SET OF TASKS:
1. In the hearing transcript, how many ballistic missiles does General Spoehr say Iran fired at U.S. forces in Iraq?
2. Carry on the hearing transcript on defense spending from its last line.

I think if we cut our budget 10 percent militarily, our allies 
would freak out. NATO without the United States is not a whole 
lot. We appreciate all their contributions, but we saw that in 
Libya. So we are an indispensable partner in keeping the world 
stable. I just cannot imagine the ripple effect throughout the 
world if America chose to go below where we are today in terms 
of emboldening our enemies.
    Mr. Zakheim, what threat does Iran present to the region 
and to the world, in your view?
    Mr. Zakheim. Senator, Iran presents a threat to freedom 
across the world. It threatens our close allies----
    Senator Graham. Do you believe if they had a nuclear weapon 
they would use it?
    Mr. Zakheim. Senator, a threat is a combination of intent 
and capability. The mullahs in Iran have demonstrated that they 
intent to bully, and with that capability they would use it in 
lots of different----
    Senator Graham. Do you agree with that, General Spoehr?
    General Spoehr. I do, sir. They just lobbed ten ballistic 
missiles against U.S. forces in Iraq. Why would they stop at a 
nuclear weapon?
    Senator Graham. So pivoting to Asia is a great aspiration, 
but let me tell you right now, to any administration, if you do 
not understand the threats coming from the Mideast to our 
national security and that of our allies, you are making a very 
dangerous mistake. And it is right to want to challenge China 
because they are getting more robust. So the idea of pivoting 
from one threat area to another is not an option. You have to 
deal with all the threats. And I cannot think of a worse time 
in modern American history to be reducing our defense 
capability than right now.
    Thank you.
    Chairman Sanders. And now Senator Kaine.
    Senator Kaine. Thank you, Mr. Chair, and thank you for 
calling this hearing. It is an important matter for not just 
the Armed Services Committee to dig into but the Budget 
Committee as well.
    I have followed the historic data about defense spending as 
a percentage of GDP and other spending categories. We have 
often talked about that in the Committee. Most of our spending 
categories as a percentage of GDP are going down. Nondefense 
discretionary is going down. Defense spending is going down. 
Pension and health-related items are going up. Interest as a 
percentage of GDP is going up. And the thing that is really 
going up fast is tax expenditures. Tax collection as a 
percentage of GDP has been dropping, but the tax expenditures 
have been dramatically going up.
    And so I put it in that background. Even though defense 
spending as a percentage of GDP is going down, we ought to get 
rid of waste, fraud, and abuse. We should. How do you determine 
that and how do you do it is the issue.
    First, you ought to match what you are doing against the 
threat to the Nation's security. So what I would like to ask 
our five witnesses to do--and I will go to the three in person, 
starting with Dr. Korb, and then come to our two online--is: On 
a scale of 1 to 10, 1 being we should not be worried at all, 10 
being we should be very worried, give me your 1-to-10 rankings 
of how worried we should be about Russia and China on a 1-to-10 
scale?
    Mr. Korb. I would say no more than a 5. This is not the 
second coming of the Cold War.
    Senator Kaine. And you would say no more than 5 for either 
Russia or China?
    Mr. Korb. Yes. I would say no more than 5 for China, and 
Russia maybe a 2.
    Senator Kaine. Okay. And if you want to, you can say you 
have no opinion about this question, but I just want to now 
move to Ms. Smithberger.

GIVEN ENTRIES:
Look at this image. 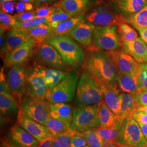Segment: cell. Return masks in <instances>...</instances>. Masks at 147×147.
<instances>
[{
    "label": "cell",
    "mask_w": 147,
    "mask_h": 147,
    "mask_svg": "<svg viewBox=\"0 0 147 147\" xmlns=\"http://www.w3.org/2000/svg\"><path fill=\"white\" fill-rule=\"evenodd\" d=\"M84 71L101 84L118 88L119 73L109 53L103 50L90 49L84 64Z\"/></svg>",
    "instance_id": "6da1fadb"
},
{
    "label": "cell",
    "mask_w": 147,
    "mask_h": 147,
    "mask_svg": "<svg viewBox=\"0 0 147 147\" xmlns=\"http://www.w3.org/2000/svg\"><path fill=\"white\" fill-rule=\"evenodd\" d=\"M75 95V103L78 107L98 104L104 99L101 84L85 71L79 80Z\"/></svg>",
    "instance_id": "7a4b0ae2"
},
{
    "label": "cell",
    "mask_w": 147,
    "mask_h": 147,
    "mask_svg": "<svg viewBox=\"0 0 147 147\" xmlns=\"http://www.w3.org/2000/svg\"><path fill=\"white\" fill-rule=\"evenodd\" d=\"M47 42L55 47L64 61L73 67H79L84 62V53L82 47L68 34L60 35L47 39Z\"/></svg>",
    "instance_id": "3957f363"
},
{
    "label": "cell",
    "mask_w": 147,
    "mask_h": 147,
    "mask_svg": "<svg viewBox=\"0 0 147 147\" xmlns=\"http://www.w3.org/2000/svg\"><path fill=\"white\" fill-rule=\"evenodd\" d=\"M78 80V75L73 71L70 72L57 86L49 89L46 99L50 104L71 101L76 95Z\"/></svg>",
    "instance_id": "277c9868"
},
{
    "label": "cell",
    "mask_w": 147,
    "mask_h": 147,
    "mask_svg": "<svg viewBox=\"0 0 147 147\" xmlns=\"http://www.w3.org/2000/svg\"><path fill=\"white\" fill-rule=\"evenodd\" d=\"M99 127L98 104L78 107L73 111L70 129L82 132Z\"/></svg>",
    "instance_id": "5b68a950"
},
{
    "label": "cell",
    "mask_w": 147,
    "mask_h": 147,
    "mask_svg": "<svg viewBox=\"0 0 147 147\" xmlns=\"http://www.w3.org/2000/svg\"><path fill=\"white\" fill-rule=\"evenodd\" d=\"M86 20L98 26H118L122 23H127L125 16L113 11L103 2L99 3L87 16Z\"/></svg>",
    "instance_id": "8992f818"
},
{
    "label": "cell",
    "mask_w": 147,
    "mask_h": 147,
    "mask_svg": "<svg viewBox=\"0 0 147 147\" xmlns=\"http://www.w3.org/2000/svg\"><path fill=\"white\" fill-rule=\"evenodd\" d=\"M116 143L136 147H147V140L138 123L131 117L123 121Z\"/></svg>",
    "instance_id": "52a82bcc"
},
{
    "label": "cell",
    "mask_w": 147,
    "mask_h": 147,
    "mask_svg": "<svg viewBox=\"0 0 147 147\" xmlns=\"http://www.w3.org/2000/svg\"><path fill=\"white\" fill-rule=\"evenodd\" d=\"M50 103L46 99H37L25 95L20 104V109L28 117L46 126L50 116Z\"/></svg>",
    "instance_id": "ba28073f"
},
{
    "label": "cell",
    "mask_w": 147,
    "mask_h": 147,
    "mask_svg": "<svg viewBox=\"0 0 147 147\" xmlns=\"http://www.w3.org/2000/svg\"><path fill=\"white\" fill-rule=\"evenodd\" d=\"M117 30V26L95 27L92 49L107 51L118 49L121 42Z\"/></svg>",
    "instance_id": "9c48e42d"
},
{
    "label": "cell",
    "mask_w": 147,
    "mask_h": 147,
    "mask_svg": "<svg viewBox=\"0 0 147 147\" xmlns=\"http://www.w3.org/2000/svg\"><path fill=\"white\" fill-rule=\"evenodd\" d=\"M28 70L23 64L11 67L7 75V82L11 94L16 98L19 106L23 98L26 95Z\"/></svg>",
    "instance_id": "30bf717a"
},
{
    "label": "cell",
    "mask_w": 147,
    "mask_h": 147,
    "mask_svg": "<svg viewBox=\"0 0 147 147\" xmlns=\"http://www.w3.org/2000/svg\"><path fill=\"white\" fill-rule=\"evenodd\" d=\"M35 55L38 61L44 65L61 70L67 68V63L58 51L47 42H43L38 47Z\"/></svg>",
    "instance_id": "8fae6325"
},
{
    "label": "cell",
    "mask_w": 147,
    "mask_h": 147,
    "mask_svg": "<svg viewBox=\"0 0 147 147\" xmlns=\"http://www.w3.org/2000/svg\"><path fill=\"white\" fill-rule=\"evenodd\" d=\"M116 64L118 73L131 76H138L140 64L123 50L108 51Z\"/></svg>",
    "instance_id": "7c38bea8"
},
{
    "label": "cell",
    "mask_w": 147,
    "mask_h": 147,
    "mask_svg": "<svg viewBox=\"0 0 147 147\" xmlns=\"http://www.w3.org/2000/svg\"><path fill=\"white\" fill-rule=\"evenodd\" d=\"M16 124L24 128L40 142L53 136L47 126L28 117L20 109L17 116Z\"/></svg>",
    "instance_id": "4fadbf2b"
},
{
    "label": "cell",
    "mask_w": 147,
    "mask_h": 147,
    "mask_svg": "<svg viewBox=\"0 0 147 147\" xmlns=\"http://www.w3.org/2000/svg\"><path fill=\"white\" fill-rule=\"evenodd\" d=\"M37 47L36 40L30 37L26 42L5 55L6 65L11 67L16 64L25 63L31 57Z\"/></svg>",
    "instance_id": "5bb4252c"
},
{
    "label": "cell",
    "mask_w": 147,
    "mask_h": 147,
    "mask_svg": "<svg viewBox=\"0 0 147 147\" xmlns=\"http://www.w3.org/2000/svg\"><path fill=\"white\" fill-rule=\"evenodd\" d=\"M49 88L42 77L33 68L28 70L26 95L37 99H46Z\"/></svg>",
    "instance_id": "9a60e30c"
},
{
    "label": "cell",
    "mask_w": 147,
    "mask_h": 147,
    "mask_svg": "<svg viewBox=\"0 0 147 147\" xmlns=\"http://www.w3.org/2000/svg\"><path fill=\"white\" fill-rule=\"evenodd\" d=\"M95 27L94 25L84 20L73 27L68 34L82 45L90 47L92 45Z\"/></svg>",
    "instance_id": "2e32d148"
},
{
    "label": "cell",
    "mask_w": 147,
    "mask_h": 147,
    "mask_svg": "<svg viewBox=\"0 0 147 147\" xmlns=\"http://www.w3.org/2000/svg\"><path fill=\"white\" fill-rule=\"evenodd\" d=\"M8 138L18 147H38L40 144L36 138L17 124L10 129Z\"/></svg>",
    "instance_id": "e0dca14e"
},
{
    "label": "cell",
    "mask_w": 147,
    "mask_h": 147,
    "mask_svg": "<svg viewBox=\"0 0 147 147\" xmlns=\"http://www.w3.org/2000/svg\"><path fill=\"white\" fill-rule=\"evenodd\" d=\"M122 50L131 56L138 63H147V44L141 38L121 44Z\"/></svg>",
    "instance_id": "ac0fdd59"
},
{
    "label": "cell",
    "mask_w": 147,
    "mask_h": 147,
    "mask_svg": "<svg viewBox=\"0 0 147 147\" xmlns=\"http://www.w3.org/2000/svg\"><path fill=\"white\" fill-rule=\"evenodd\" d=\"M30 38L26 30L11 29L6 36L5 42L2 47V52L5 55L16 48L22 45Z\"/></svg>",
    "instance_id": "d6986e66"
},
{
    "label": "cell",
    "mask_w": 147,
    "mask_h": 147,
    "mask_svg": "<svg viewBox=\"0 0 147 147\" xmlns=\"http://www.w3.org/2000/svg\"><path fill=\"white\" fill-rule=\"evenodd\" d=\"M33 68L44 79L49 89H52L65 78L68 74L57 69L47 68L37 65Z\"/></svg>",
    "instance_id": "ffe728a7"
},
{
    "label": "cell",
    "mask_w": 147,
    "mask_h": 147,
    "mask_svg": "<svg viewBox=\"0 0 147 147\" xmlns=\"http://www.w3.org/2000/svg\"><path fill=\"white\" fill-rule=\"evenodd\" d=\"M117 11L125 16H131L147 6L146 0H112Z\"/></svg>",
    "instance_id": "44dd1931"
},
{
    "label": "cell",
    "mask_w": 147,
    "mask_h": 147,
    "mask_svg": "<svg viewBox=\"0 0 147 147\" xmlns=\"http://www.w3.org/2000/svg\"><path fill=\"white\" fill-rule=\"evenodd\" d=\"M101 85L103 89L105 104L115 115L119 116L121 113V91L117 88H112L104 84Z\"/></svg>",
    "instance_id": "7402d4cb"
},
{
    "label": "cell",
    "mask_w": 147,
    "mask_h": 147,
    "mask_svg": "<svg viewBox=\"0 0 147 147\" xmlns=\"http://www.w3.org/2000/svg\"><path fill=\"white\" fill-rule=\"evenodd\" d=\"M50 116L63 121L70 127L73 117V111L70 105L64 102L50 104Z\"/></svg>",
    "instance_id": "603a6c76"
},
{
    "label": "cell",
    "mask_w": 147,
    "mask_h": 147,
    "mask_svg": "<svg viewBox=\"0 0 147 147\" xmlns=\"http://www.w3.org/2000/svg\"><path fill=\"white\" fill-rule=\"evenodd\" d=\"M121 105L120 117L123 119L130 117L140 106L135 94L121 93Z\"/></svg>",
    "instance_id": "cb8c5ba5"
},
{
    "label": "cell",
    "mask_w": 147,
    "mask_h": 147,
    "mask_svg": "<svg viewBox=\"0 0 147 147\" xmlns=\"http://www.w3.org/2000/svg\"><path fill=\"white\" fill-rule=\"evenodd\" d=\"M90 0H62L59 7L71 17L83 14L89 7Z\"/></svg>",
    "instance_id": "d4e9b609"
},
{
    "label": "cell",
    "mask_w": 147,
    "mask_h": 147,
    "mask_svg": "<svg viewBox=\"0 0 147 147\" xmlns=\"http://www.w3.org/2000/svg\"><path fill=\"white\" fill-rule=\"evenodd\" d=\"M118 88L123 93L136 94L140 90L138 76L119 74L117 80Z\"/></svg>",
    "instance_id": "484cf974"
},
{
    "label": "cell",
    "mask_w": 147,
    "mask_h": 147,
    "mask_svg": "<svg viewBox=\"0 0 147 147\" xmlns=\"http://www.w3.org/2000/svg\"><path fill=\"white\" fill-rule=\"evenodd\" d=\"M98 116L100 127L105 128L113 126L116 123L118 116L115 115L105 104L104 100L98 104Z\"/></svg>",
    "instance_id": "4316f807"
},
{
    "label": "cell",
    "mask_w": 147,
    "mask_h": 147,
    "mask_svg": "<svg viewBox=\"0 0 147 147\" xmlns=\"http://www.w3.org/2000/svg\"><path fill=\"white\" fill-rule=\"evenodd\" d=\"M20 106L15 98H10L0 94L1 116L8 117L18 116Z\"/></svg>",
    "instance_id": "83f0119b"
},
{
    "label": "cell",
    "mask_w": 147,
    "mask_h": 147,
    "mask_svg": "<svg viewBox=\"0 0 147 147\" xmlns=\"http://www.w3.org/2000/svg\"><path fill=\"white\" fill-rule=\"evenodd\" d=\"M26 31L30 37L36 40L38 48L46 40V39H49L50 38L53 29L49 24H42L27 30Z\"/></svg>",
    "instance_id": "f1b7e54d"
},
{
    "label": "cell",
    "mask_w": 147,
    "mask_h": 147,
    "mask_svg": "<svg viewBox=\"0 0 147 147\" xmlns=\"http://www.w3.org/2000/svg\"><path fill=\"white\" fill-rule=\"evenodd\" d=\"M84 20H85L84 16V14H81L59 22L58 26L53 30L50 38L60 35L67 34V33H68L77 24H78L79 22Z\"/></svg>",
    "instance_id": "f546056e"
},
{
    "label": "cell",
    "mask_w": 147,
    "mask_h": 147,
    "mask_svg": "<svg viewBox=\"0 0 147 147\" xmlns=\"http://www.w3.org/2000/svg\"><path fill=\"white\" fill-rule=\"evenodd\" d=\"M124 120V119H123L120 117L118 116L117 121L113 126L105 128H98L96 129V130L102 137L104 142H116Z\"/></svg>",
    "instance_id": "4dcf8cb0"
},
{
    "label": "cell",
    "mask_w": 147,
    "mask_h": 147,
    "mask_svg": "<svg viewBox=\"0 0 147 147\" xmlns=\"http://www.w3.org/2000/svg\"><path fill=\"white\" fill-rule=\"evenodd\" d=\"M127 24H130L137 30L147 28V6L141 11L126 16Z\"/></svg>",
    "instance_id": "1f68e13d"
},
{
    "label": "cell",
    "mask_w": 147,
    "mask_h": 147,
    "mask_svg": "<svg viewBox=\"0 0 147 147\" xmlns=\"http://www.w3.org/2000/svg\"><path fill=\"white\" fill-rule=\"evenodd\" d=\"M117 33L121 44L129 42L138 38V34L135 30L127 23H122L117 27Z\"/></svg>",
    "instance_id": "d6a6232c"
},
{
    "label": "cell",
    "mask_w": 147,
    "mask_h": 147,
    "mask_svg": "<svg viewBox=\"0 0 147 147\" xmlns=\"http://www.w3.org/2000/svg\"><path fill=\"white\" fill-rule=\"evenodd\" d=\"M46 126L49 127L53 137L56 136L70 129V126L63 121L49 116L47 121Z\"/></svg>",
    "instance_id": "836d02e7"
},
{
    "label": "cell",
    "mask_w": 147,
    "mask_h": 147,
    "mask_svg": "<svg viewBox=\"0 0 147 147\" xmlns=\"http://www.w3.org/2000/svg\"><path fill=\"white\" fill-rule=\"evenodd\" d=\"M76 132L70 128L62 134L53 137L51 147H70L73 138Z\"/></svg>",
    "instance_id": "e575fe53"
},
{
    "label": "cell",
    "mask_w": 147,
    "mask_h": 147,
    "mask_svg": "<svg viewBox=\"0 0 147 147\" xmlns=\"http://www.w3.org/2000/svg\"><path fill=\"white\" fill-rule=\"evenodd\" d=\"M82 134L86 139L87 144L90 147H102L104 141L96 129H90L82 132Z\"/></svg>",
    "instance_id": "d590c367"
},
{
    "label": "cell",
    "mask_w": 147,
    "mask_h": 147,
    "mask_svg": "<svg viewBox=\"0 0 147 147\" xmlns=\"http://www.w3.org/2000/svg\"><path fill=\"white\" fill-rule=\"evenodd\" d=\"M49 23L47 18H34L28 21L19 22L13 29H19L27 30L34 27L37 26L42 24H48Z\"/></svg>",
    "instance_id": "8d00e7d4"
},
{
    "label": "cell",
    "mask_w": 147,
    "mask_h": 147,
    "mask_svg": "<svg viewBox=\"0 0 147 147\" xmlns=\"http://www.w3.org/2000/svg\"><path fill=\"white\" fill-rule=\"evenodd\" d=\"M0 21L1 28L4 30L7 28L13 29L18 22L16 16H11L2 11L0 13Z\"/></svg>",
    "instance_id": "74e56055"
},
{
    "label": "cell",
    "mask_w": 147,
    "mask_h": 147,
    "mask_svg": "<svg viewBox=\"0 0 147 147\" xmlns=\"http://www.w3.org/2000/svg\"><path fill=\"white\" fill-rule=\"evenodd\" d=\"M72 18L67 12L63 11V9L58 6L56 10L52 14L47 17V19L49 22H61L62 21L68 20Z\"/></svg>",
    "instance_id": "f35d334b"
},
{
    "label": "cell",
    "mask_w": 147,
    "mask_h": 147,
    "mask_svg": "<svg viewBox=\"0 0 147 147\" xmlns=\"http://www.w3.org/2000/svg\"><path fill=\"white\" fill-rule=\"evenodd\" d=\"M137 76L140 89L147 90V63L140 65Z\"/></svg>",
    "instance_id": "ab89813d"
},
{
    "label": "cell",
    "mask_w": 147,
    "mask_h": 147,
    "mask_svg": "<svg viewBox=\"0 0 147 147\" xmlns=\"http://www.w3.org/2000/svg\"><path fill=\"white\" fill-rule=\"evenodd\" d=\"M57 7H41L38 8L34 11L36 14V18H47L49 16L52 14L56 10Z\"/></svg>",
    "instance_id": "60d3db41"
},
{
    "label": "cell",
    "mask_w": 147,
    "mask_h": 147,
    "mask_svg": "<svg viewBox=\"0 0 147 147\" xmlns=\"http://www.w3.org/2000/svg\"><path fill=\"white\" fill-rule=\"evenodd\" d=\"M87 144V141L82 135V132L77 131L74 136L70 147H82Z\"/></svg>",
    "instance_id": "b9f144b4"
},
{
    "label": "cell",
    "mask_w": 147,
    "mask_h": 147,
    "mask_svg": "<svg viewBox=\"0 0 147 147\" xmlns=\"http://www.w3.org/2000/svg\"><path fill=\"white\" fill-rule=\"evenodd\" d=\"M0 94L8 97L14 98L11 94V89L7 80H0Z\"/></svg>",
    "instance_id": "7bdbcfd3"
},
{
    "label": "cell",
    "mask_w": 147,
    "mask_h": 147,
    "mask_svg": "<svg viewBox=\"0 0 147 147\" xmlns=\"http://www.w3.org/2000/svg\"><path fill=\"white\" fill-rule=\"evenodd\" d=\"M16 16L18 21L22 22L30 20L36 18V14L34 11H24L19 13Z\"/></svg>",
    "instance_id": "ee69618b"
},
{
    "label": "cell",
    "mask_w": 147,
    "mask_h": 147,
    "mask_svg": "<svg viewBox=\"0 0 147 147\" xmlns=\"http://www.w3.org/2000/svg\"><path fill=\"white\" fill-rule=\"evenodd\" d=\"M33 5L31 2H23L20 1L19 2L16 3L15 11H18L19 13L24 12L25 11H29L33 9Z\"/></svg>",
    "instance_id": "f6af8a7d"
},
{
    "label": "cell",
    "mask_w": 147,
    "mask_h": 147,
    "mask_svg": "<svg viewBox=\"0 0 147 147\" xmlns=\"http://www.w3.org/2000/svg\"><path fill=\"white\" fill-rule=\"evenodd\" d=\"M136 97L138 104L140 106L147 105V90L140 89L136 94H135Z\"/></svg>",
    "instance_id": "bcb514c9"
},
{
    "label": "cell",
    "mask_w": 147,
    "mask_h": 147,
    "mask_svg": "<svg viewBox=\"0 0 147 147\" xmlns=\"http://www.w3.org/2000/svg\"><path fill=\"white\" fill-rule=\"evenodd\" d=\"M130 117L134 119L137 123L147 124V113L145 112L136 111L132 114Z\"/></svg>",
    "instance_id": "7dc6e473"
},
{
    "label": "cell",
    "mask_w": 147,
    "mask_h": 147,
    "mask_svg": "<svg viewBox=\"0 0 147 147\" xmlns=\"http://www.w3.org/2000/svg\"><path fill=\"white\" fill-rule=\"evenodd\" d=\"M16 3L14 1H8L3 3H1V11L6 13H12L15 11Z\"/></svg>",
    "instance_id": "c3c4849f"
},
{
    "label": "cell",
    "mask_w": 147,
    "mask_h": 147,
    "mask_svg": "<svg viewBox=\"0 0 147 147\" xmlns=\"http://www.w3.org/2000/svg\"><path fill=\"white\" fill-rule=\"evenodd\" d=\"M1 147H18L11 142L9 138L2 137L1 139Z\"/></svg>",
    "instance_id": "681fc988"
},
{
    "label": "cell",
    "mask_w": 147,
    "mask_h": 147,
    "mask_svg": "<svg viewBox=\"0 0 147 147\" xmlns=\"http://www.w3.org/2000/svg\"><path fill=\"white\" fill-rule=\"evenodd\" d=\"M53 137H50L45 140L42 142H40V144L38 147H51Z\"/></svg>",
    "instance_id": "f907efd6"
},
{
    "label": "cell",
    "mask_w": 147,
    "mask_h": 147,
    "mask_svg": "<svg viewBox=\"0 0 147 147\" xmlns=\"http://www.w3.org/2000/svg\"><path fill=\"white\" fill-rule=\"evenodd\" d=\"M142 40L147 45V28L140 29L138 30Z\"/></svg>",
    "instance_id": "816d5d0a"
},
{
    "label": "cell",
    "mask_w": 147,
    "mask_h": 147,
    "mask_svg": "<svg viewBox=\"0 0 147 147\" xmlns=\"http://www.w3.org/2000/svg\"><path fill=\"white\" fill-rule=\"evenodd\" d=\"M138 123L141 127L143 135L146 137L147 140V124H142L140 123Z\"/></svg>",
    "instance_id": "f5cc1de1"
},
{
    "label": "cell",
    "mask_w": 147,
    "mask_h": 147,
    "mask_svg": "<svg viewBox=\"0 0 147 147\" xmlns=\"http://www.w3.org/2000/svg\"><path fill=\"white\" fill-rule=\"evenodd\" d=\"M102 147H118V144H117L116 142H104Z\"/></svg>",
    "instance_id": "db71d44e"
},
{
    "label": "cell",
    "mask_w": 147,
    "mask_h": 147,
    "mask_svg": "<svg viewBox=\"0 0 147 147\" xmlns=\"http://www.w3.org/2000/svg\"><path fill=\"white\" fill-rule=\"evenodd\" d=\"M4 32L5 30L2 28H1V36H0V45H1V47H3L4 44Z\"/></svg>",
    "instance_id": "11a10c76"
},
{
    "label": "cell",
    "mask_w": 147,
    "mask_h": 147,
    "mask_svg": "<svg viewBox=\"0 0 147 147\" xmlns=\"http://www.w3.org/2000/svg\"><path fill=\"white\" fill-rule=\"evenodd\" d=\"M137 111H142L147 113V105L146 106H140Z\"/></svg>",
    "instance_id": "9f6ffc18"
},
{
    "label": "cell",
    "mask_w": 147,
    "mask_h": 147,
    "mask_svg": "<svg viewBox=\"0 0 147 147\" xmlns=\"http://www.w3.org/2000/svg\"><path fill=\"white\" fill-rule=\"evenodd\" d=\"M118 144V143H117ZM118 147H136V146H129V145H126V144H118Z\"/></svg>",
    "instance_id": "6f0895ef"
},
{
    "label": "cell",
    "mask_w": 147,
    "mask_h": 147,
    "mask_svg": "<svg viewBox=\"0 0 147 147\" xmlns=\"http://www.w3.org/2000/svg\"><path fill=\"white\" fill-rule=\"evenodd\" d=\"M21 1V0H0L1 3H3L5 2H8V1Z\"/></svg>",
    "instance_id": "680465c9"
},
{
    "label": "cell",
    "mask_w": 147,
    "mask_h": 147,
    "mask_svg": "<svg viewBox=\"0 0 147 147\" xmlns=\"http://www.w3.org/2000/svg\"><path fill=\"white\" fill-rule=\"evenodd\" d=\"M34 1H36L39 2H48V1H50L51 0H34Z\"/></svg>",
    "instance_id": "91938a15"
},
{
    "label": "cell",
    "mask_w": 147,
    "mask_h": 147,
    "mask_svg": "<svg viewBox=\"0 0 147 147\" xmlns=\"http://www.w3.org/2000/svg\"><path fill=\"white\" fill-rule=\"evenodd\" d=\"M89 147V146L88 145V144H87L86 146H84V147Z\"/></svg>",
    "instance_id": "94428289"
},
{
    "label": "cell",
    "mask_w": 147,
    "mask_h": 147,
    "mask_svg": "<svg viewBox=\"0 0 147 147\" xmlns=\"http://www.w3.org/2000/svg\"><path fill=\"white\" fill-rule=\"evenodd\" d=\"M146 1H147V0H146Z\"/></svg>",
    "instance_id": "6125c7cd"
}]
</instances>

ANSWERS FOR THIS EXERCISE:
1. Ten.

2.
    Ms. Smithberger. Thank you for the question. I would say a 
6, but I think it is important that we look at what is 
happening when we have such a large level of spending and 
whether we are actually spending money on combating those 
threats in an effective way.
    Senator Kaine. When you say 6, you would say for both 
Russia and China?
    Ms. Smithberger. Yes.
    Senator Kaine. Mr. Zakheim?
    Mr. Zakheim. Senator, I would put China ahead of Russia. 
You know, I do not want to make them 10 feet tall, but they are 
approaching that. So I would give them an 8 and then put Russia 
behind it. The distinction I would make and ask you to consider 
is that Russia's adventurism is a real near-term threat; 
whereas, China is a problem today and a bigger problem 
tomorrow.
    Senator Kaine. Now if I could go to Dr. Hartung and General 
Spoehr.
    Mr. Hartung. Yes, I would probably rank China at a 4 and 
Russia at a 2. We are more capable than China in virtually 
every major military, you know, capability. We spend three 
times as much. We have a more capable navy. We have 13 times as 
many warheads----
    Senator Kaine. I got you. If I could, I want to move to 
another question, but I want to hear General Spoehr's answer.
    Mr. Hartung. Sure.
    General Spoehr. Sir, I would give China a 9. We have never 
seen an adversary like them, and they are on a trajectory. They 
are growing their defense budget this year by 6.8 percent. I 
would give Russia a 7. Thank you.
    Senator Kaine. Thank you for that. I do think it is 
important to match spending to threat levels.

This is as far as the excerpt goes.